** start Text excerpt **

World parliament: a reflection of humanity’s maturity

Colonnade of the seat of the Universal House of Justice, the supreme ruling body of the Baháʼí Faith, in Haifa, Israel. Copyright: Bahá’í International Community. Published with kind permission.

As individuals grow through succeeding stages of maturation, both their capacities and responsibilities expand. So, too, is the course of our social evolution. We who inhabit the earth at this moment in history have greater potential, collectively, to bring about a world of equality and flourishing than did our ancestors – and, likewise, future generations will be more equipped. Our capacity for global governance, which itself is iterating and advancing, being but one indicator. The analogy extends further: only to the degree that a new stage in an individual’s life is approached with care and wisdom will newfound responsibilities be embraced, and outworn habits voluntarily discarded.

Innovation and change in all spheres of life demonstrate that humanity stands at the threshold of a new era. Signs abound and become ever clearer that the mark of this age is our shared destiny, our unity as a human species. Yet, equally clear are the growing pains of a humanity coming of age—pains caused by attachments to inherited habits and institutions, deeper entrenchment in systems that were perhaps suitable but for a different generation. What is necessary today is the centering of certain principles more readily expressed than ever before: inclusion, participation, and transparency combined with age-old values such as trustworthiness, honesty, selflessness, and integrity that must increasingly guide individual and collective action.

A short film of the Baha’i International Community on their statement “A Governance Befitting: Humanity and the Path Toward a Just Global Order” was published on YouTube

These principles must find expression in the structures and institutions of government. In November of 1931, Shoghi Effendi, head of the Baha’i Faith at that time, penned a letter expanding on certain principles and institutions necessary for humanity, as referenced by Baha’u’llah decades prior. One of the necessary future institutions would be, as he termed it, “some form of a world super-state”. In clarifying how some of the aforementioned principles would find expression, he said that “such a state will have to include within its orbit … a world parliament whose members shall be elected by the people in their respective countries and whose election shall be confirmed by their respective governments.”

** end Text excerpt **
** start Records supplied **

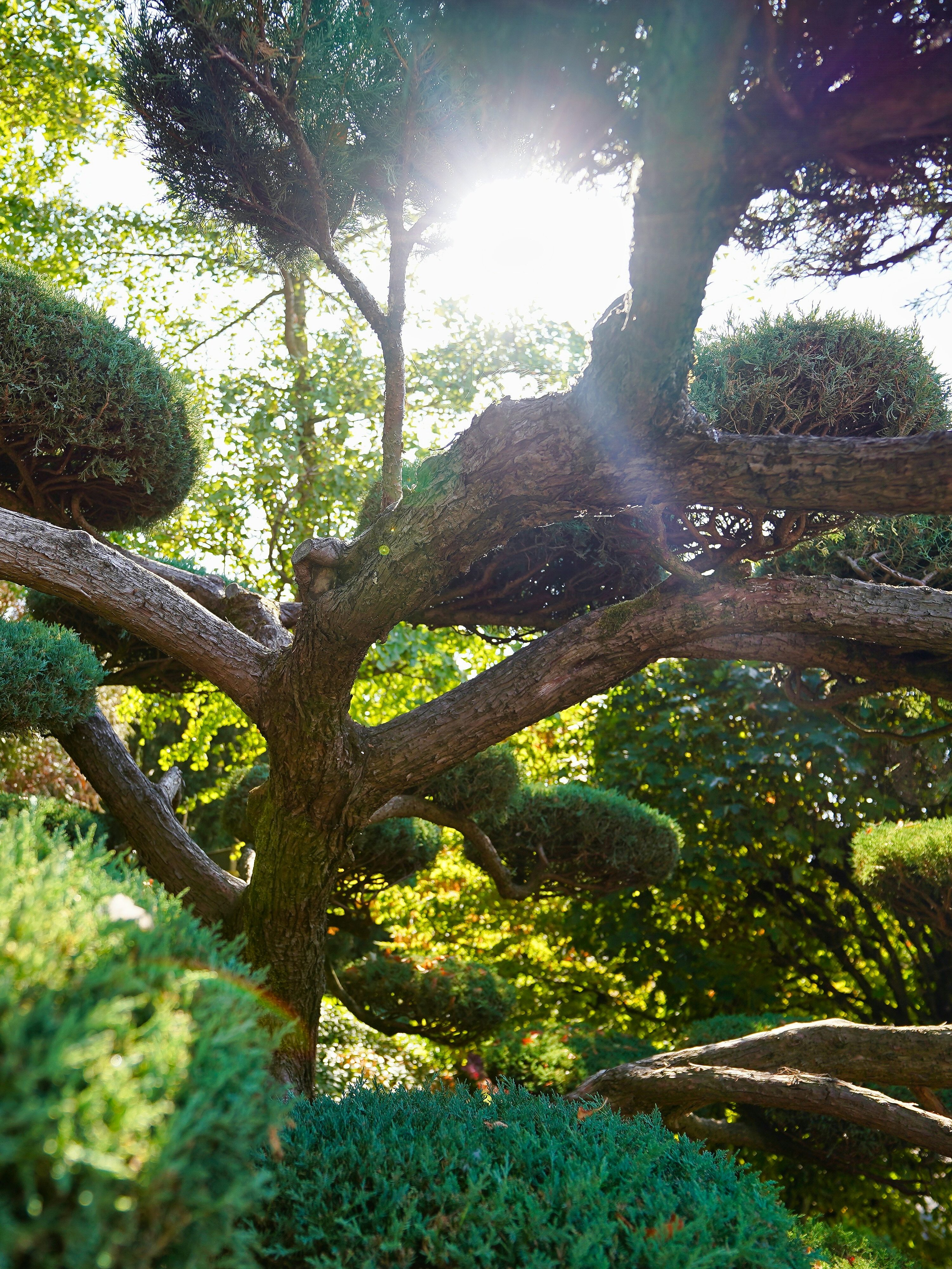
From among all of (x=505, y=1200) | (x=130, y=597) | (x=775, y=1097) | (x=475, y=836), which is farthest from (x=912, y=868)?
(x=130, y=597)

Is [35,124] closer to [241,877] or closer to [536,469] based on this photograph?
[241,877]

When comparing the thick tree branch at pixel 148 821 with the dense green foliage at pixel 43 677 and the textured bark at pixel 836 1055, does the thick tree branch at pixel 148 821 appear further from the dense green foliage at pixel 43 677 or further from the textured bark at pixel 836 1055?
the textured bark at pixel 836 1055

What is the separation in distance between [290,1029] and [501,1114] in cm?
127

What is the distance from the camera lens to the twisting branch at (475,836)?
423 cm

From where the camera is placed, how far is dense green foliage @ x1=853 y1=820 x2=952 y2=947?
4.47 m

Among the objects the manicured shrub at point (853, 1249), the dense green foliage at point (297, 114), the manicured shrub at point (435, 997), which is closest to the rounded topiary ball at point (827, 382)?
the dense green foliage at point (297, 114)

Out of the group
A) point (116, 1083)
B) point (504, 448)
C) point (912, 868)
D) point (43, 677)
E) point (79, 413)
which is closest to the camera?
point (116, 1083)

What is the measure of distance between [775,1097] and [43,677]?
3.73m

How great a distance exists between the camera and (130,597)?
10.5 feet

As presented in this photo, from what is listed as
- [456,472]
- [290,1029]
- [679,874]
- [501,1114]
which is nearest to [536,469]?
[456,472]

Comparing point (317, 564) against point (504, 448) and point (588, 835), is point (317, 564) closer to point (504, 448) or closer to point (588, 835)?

** end Records supplied **

(Problem statement): Could you pick up the text on a world parliament, placed above the records, and carry it on from its final sentence?

(Exercise result):
On the occasion of the 75th anniversary of the United Nations, the Baha’i International Community’s United Nations Office published a statement entitled A Governance Befitting: Humanity and the Path Toward a Just Global Order which articulated a number of proposals worthy of further consideration. Highlighting the importance of an inclusive process to bring it about, it states that “the establishment of a second chamber of the General Assembly of the United Nations, where representatives are directly elected—a so-called world parliamentary assembly—could do much to strengthen the legitimacy and connection people have to that global body.” Its eventual creation must be the product of consensus and relies upon those who espouse the need for a World Parliament to help ever more citizens and governments recognize its merits.

The statement articulates that, “what was once viewed as an idealistic vision of international cooperation has, in light of the obvious and serious challenges facing humanity, become a pragmatic necessity.” Yet, it is also true that “[d]eliberative processes will need to be more magnanimous, reasoned, and cordial—motivated not by attachment to entrenched positions and narrow interests but by a collective search for deeper understanding of complex issues. Objectives incompatible with the pursuit of the common good will need to be set aside. Until this is the dominant ethic, lasting progress will prove elusive.” Finally, it goes on to say that for any set of proposed revisions or reforms “there would need to be a general consensus in favor of each for it to win acceptance and legitimacy.”

Ultimately, what growing numbers of people are calling for is the next logical step in global governance and its supporting institutions. Just as individual freedom finds its highest expression when all are subject to just laws fairly applied, state sovereignty will bear its fairest fruit when all nations accede to a corresponding set of global rules. Recognizing this as a clear eventuality, the question before us is the path we choose to arrive at this destination.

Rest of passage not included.